● **WHAT THE EXERCISE ASKS**:
Below are some records. Count the lines with "frame" in them and give nothing but the total.

+++++

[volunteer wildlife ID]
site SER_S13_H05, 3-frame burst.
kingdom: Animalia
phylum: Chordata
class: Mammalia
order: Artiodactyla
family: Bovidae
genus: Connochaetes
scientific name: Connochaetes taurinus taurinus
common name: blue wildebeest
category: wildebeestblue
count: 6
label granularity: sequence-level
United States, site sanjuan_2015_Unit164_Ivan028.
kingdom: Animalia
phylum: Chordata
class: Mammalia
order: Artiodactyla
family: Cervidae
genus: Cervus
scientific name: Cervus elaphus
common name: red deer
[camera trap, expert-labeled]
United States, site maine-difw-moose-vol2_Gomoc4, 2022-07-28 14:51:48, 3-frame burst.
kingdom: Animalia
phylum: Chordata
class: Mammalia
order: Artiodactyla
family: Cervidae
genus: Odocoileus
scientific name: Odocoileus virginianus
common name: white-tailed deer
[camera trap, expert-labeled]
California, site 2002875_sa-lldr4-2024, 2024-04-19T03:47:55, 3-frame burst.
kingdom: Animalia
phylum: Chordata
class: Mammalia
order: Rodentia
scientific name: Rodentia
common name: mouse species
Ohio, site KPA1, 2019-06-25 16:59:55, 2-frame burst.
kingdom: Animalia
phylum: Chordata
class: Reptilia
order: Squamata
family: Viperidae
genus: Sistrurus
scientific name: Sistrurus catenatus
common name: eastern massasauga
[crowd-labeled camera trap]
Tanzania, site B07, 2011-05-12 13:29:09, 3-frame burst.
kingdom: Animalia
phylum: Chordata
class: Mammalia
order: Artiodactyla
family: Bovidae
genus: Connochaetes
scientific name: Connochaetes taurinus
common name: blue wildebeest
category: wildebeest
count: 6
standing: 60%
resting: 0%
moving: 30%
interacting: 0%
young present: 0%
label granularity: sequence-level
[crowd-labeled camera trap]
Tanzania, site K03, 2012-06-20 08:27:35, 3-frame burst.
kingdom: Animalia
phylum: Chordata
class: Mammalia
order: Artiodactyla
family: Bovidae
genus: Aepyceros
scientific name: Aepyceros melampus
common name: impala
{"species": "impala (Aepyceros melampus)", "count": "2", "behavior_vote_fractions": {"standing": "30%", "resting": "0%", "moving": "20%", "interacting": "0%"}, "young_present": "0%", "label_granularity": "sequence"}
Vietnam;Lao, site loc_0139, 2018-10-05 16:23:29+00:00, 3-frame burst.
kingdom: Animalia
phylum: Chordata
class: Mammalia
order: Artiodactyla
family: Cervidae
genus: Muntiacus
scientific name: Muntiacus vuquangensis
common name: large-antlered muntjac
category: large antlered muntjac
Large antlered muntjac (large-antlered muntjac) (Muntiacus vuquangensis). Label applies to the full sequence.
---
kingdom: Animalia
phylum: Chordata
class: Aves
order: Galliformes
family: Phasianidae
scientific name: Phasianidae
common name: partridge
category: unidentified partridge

+++++

● **SOLUTION TO THIS EXERCISE**:
7